Northwestern University’s campus newspaper is under fire for covering protests sparked by a campus visit from Jeff Sessions, former U.S. Attorney General. Student editors of The Daily Northwestern are receiving backlash for the paper simply doing its job: reporting the news.
What was the newspaper’s supposed offense? Sending reporters to cover Sessions’ speech and associated protests, and contacting participating students afterwards to get their take on the evening’s events. One of the reporters took pictures of the protestors, and later tweeted the images. Keep in mind these people were protesting in public.
According to the unfortunate apology released by The Daily Northwestern, the paper “did not want to play a role in any disciplinary action that could be taken by the university.” Additionally, staffers removed the pictures from Twitter and scrubbed the names from the article for the “privacy and safety” of the students.
Though perhaps well-intentioned, this is the wrong approach. Journalists need to be able to report the truth, even if that means highlighting both sides of an issue and invading the “privacy” of participants in a public protest. Both the student activists and reporters need to recognize the value and rights involved with freedom of the press.
We see free speech under attack at many colleges, but at a university with one of the top journalism schools in the country, this turn of events is especially concerning. With student reporters feeling like they can’t adequately and accurately portray the events happening on campus without backlash, freedom of the press is on the line.

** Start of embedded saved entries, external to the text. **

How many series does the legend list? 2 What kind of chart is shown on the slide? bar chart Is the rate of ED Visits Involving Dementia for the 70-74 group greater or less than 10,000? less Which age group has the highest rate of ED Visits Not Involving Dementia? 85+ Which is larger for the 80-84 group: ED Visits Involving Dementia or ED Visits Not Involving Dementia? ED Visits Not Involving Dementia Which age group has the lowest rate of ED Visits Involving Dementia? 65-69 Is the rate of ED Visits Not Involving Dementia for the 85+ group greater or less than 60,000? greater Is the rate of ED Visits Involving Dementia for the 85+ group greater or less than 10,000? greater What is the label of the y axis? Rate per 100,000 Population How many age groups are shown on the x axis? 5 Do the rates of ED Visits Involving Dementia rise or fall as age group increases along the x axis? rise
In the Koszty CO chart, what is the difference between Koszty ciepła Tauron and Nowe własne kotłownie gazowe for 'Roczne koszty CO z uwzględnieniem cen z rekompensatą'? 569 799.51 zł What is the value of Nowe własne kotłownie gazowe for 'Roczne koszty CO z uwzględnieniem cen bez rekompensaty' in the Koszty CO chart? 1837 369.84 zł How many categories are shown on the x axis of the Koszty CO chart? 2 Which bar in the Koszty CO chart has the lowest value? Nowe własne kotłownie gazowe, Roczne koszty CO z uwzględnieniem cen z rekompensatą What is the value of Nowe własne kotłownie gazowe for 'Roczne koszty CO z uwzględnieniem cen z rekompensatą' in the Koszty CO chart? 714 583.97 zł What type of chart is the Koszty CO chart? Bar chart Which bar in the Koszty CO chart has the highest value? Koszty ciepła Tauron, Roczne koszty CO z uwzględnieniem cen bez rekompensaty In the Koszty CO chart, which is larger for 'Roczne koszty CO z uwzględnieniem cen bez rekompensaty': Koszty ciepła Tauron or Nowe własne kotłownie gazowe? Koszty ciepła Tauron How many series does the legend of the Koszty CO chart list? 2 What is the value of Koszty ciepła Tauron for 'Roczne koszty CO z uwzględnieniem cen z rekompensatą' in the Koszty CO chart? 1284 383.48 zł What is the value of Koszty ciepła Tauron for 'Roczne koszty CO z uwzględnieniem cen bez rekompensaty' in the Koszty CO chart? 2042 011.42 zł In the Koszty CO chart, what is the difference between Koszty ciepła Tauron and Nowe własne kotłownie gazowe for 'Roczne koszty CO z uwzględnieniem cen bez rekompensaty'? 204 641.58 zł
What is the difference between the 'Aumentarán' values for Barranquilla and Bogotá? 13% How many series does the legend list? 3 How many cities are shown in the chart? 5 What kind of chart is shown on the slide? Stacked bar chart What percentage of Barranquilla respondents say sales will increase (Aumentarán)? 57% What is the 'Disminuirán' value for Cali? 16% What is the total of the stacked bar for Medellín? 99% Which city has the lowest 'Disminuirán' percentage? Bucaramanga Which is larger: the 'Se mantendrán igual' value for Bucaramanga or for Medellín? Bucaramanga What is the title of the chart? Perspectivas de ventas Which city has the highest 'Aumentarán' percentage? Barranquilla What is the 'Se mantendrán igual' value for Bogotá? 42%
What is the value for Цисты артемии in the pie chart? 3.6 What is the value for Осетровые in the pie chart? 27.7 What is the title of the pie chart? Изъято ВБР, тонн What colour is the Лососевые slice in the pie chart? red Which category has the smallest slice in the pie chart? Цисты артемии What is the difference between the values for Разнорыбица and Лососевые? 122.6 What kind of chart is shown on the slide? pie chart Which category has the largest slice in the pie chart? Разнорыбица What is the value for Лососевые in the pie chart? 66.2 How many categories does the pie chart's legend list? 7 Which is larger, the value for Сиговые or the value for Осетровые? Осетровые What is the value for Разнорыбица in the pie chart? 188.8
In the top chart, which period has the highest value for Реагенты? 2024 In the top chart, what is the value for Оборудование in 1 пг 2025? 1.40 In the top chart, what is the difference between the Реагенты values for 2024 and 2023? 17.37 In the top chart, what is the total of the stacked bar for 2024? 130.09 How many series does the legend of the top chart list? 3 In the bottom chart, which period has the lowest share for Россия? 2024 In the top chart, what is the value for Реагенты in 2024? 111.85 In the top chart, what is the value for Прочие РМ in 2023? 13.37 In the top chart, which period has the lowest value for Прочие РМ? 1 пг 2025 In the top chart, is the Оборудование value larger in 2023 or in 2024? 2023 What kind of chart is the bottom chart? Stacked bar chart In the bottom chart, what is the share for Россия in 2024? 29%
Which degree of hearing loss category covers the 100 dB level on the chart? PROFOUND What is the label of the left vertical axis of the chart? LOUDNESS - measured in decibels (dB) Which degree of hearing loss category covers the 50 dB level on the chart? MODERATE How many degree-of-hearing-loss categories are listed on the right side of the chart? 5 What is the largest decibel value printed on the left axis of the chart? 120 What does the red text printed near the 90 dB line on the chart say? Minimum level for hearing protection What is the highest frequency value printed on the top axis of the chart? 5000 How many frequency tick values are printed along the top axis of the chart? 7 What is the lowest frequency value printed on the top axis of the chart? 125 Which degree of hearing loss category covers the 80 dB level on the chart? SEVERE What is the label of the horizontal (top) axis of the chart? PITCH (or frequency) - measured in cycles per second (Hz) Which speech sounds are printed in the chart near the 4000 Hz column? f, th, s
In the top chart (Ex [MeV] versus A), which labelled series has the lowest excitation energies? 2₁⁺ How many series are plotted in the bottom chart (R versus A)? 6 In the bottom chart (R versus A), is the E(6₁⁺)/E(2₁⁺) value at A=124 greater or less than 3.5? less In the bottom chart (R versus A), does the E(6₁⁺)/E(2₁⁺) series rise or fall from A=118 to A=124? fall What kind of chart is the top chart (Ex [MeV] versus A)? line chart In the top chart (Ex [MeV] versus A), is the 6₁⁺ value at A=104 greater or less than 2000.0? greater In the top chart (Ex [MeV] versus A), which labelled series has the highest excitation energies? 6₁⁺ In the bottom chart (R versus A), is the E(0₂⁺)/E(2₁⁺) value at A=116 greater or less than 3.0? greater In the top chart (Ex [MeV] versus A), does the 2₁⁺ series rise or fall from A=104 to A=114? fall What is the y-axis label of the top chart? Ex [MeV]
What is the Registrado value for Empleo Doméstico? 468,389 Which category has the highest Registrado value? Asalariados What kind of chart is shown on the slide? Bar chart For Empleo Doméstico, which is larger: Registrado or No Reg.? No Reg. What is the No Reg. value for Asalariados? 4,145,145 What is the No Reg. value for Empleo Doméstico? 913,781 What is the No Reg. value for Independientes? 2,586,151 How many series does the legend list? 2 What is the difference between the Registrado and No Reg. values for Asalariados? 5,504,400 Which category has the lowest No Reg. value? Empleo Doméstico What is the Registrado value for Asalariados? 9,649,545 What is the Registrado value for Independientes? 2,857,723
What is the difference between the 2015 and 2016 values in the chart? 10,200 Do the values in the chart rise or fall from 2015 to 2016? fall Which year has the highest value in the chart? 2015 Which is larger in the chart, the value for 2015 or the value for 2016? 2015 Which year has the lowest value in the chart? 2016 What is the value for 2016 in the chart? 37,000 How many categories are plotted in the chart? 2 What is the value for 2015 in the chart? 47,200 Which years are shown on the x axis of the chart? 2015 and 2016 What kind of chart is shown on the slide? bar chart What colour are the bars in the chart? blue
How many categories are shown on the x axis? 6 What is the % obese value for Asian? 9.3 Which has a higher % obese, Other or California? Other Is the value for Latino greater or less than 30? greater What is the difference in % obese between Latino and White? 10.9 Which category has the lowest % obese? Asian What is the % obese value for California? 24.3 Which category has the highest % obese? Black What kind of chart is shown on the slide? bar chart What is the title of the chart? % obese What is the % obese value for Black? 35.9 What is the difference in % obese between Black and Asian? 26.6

The dean of Northwestern’s journalism school issued his own powerful statement which criticized the decision of the paper to retract its reporting and apologize but also recognized the challenges of community reporting. He also emphasized that the journalists themselves are still learning. We just hope this provides a larger “teaching moment” for budding journalists around the country about the critical role a free press plays in our democracy.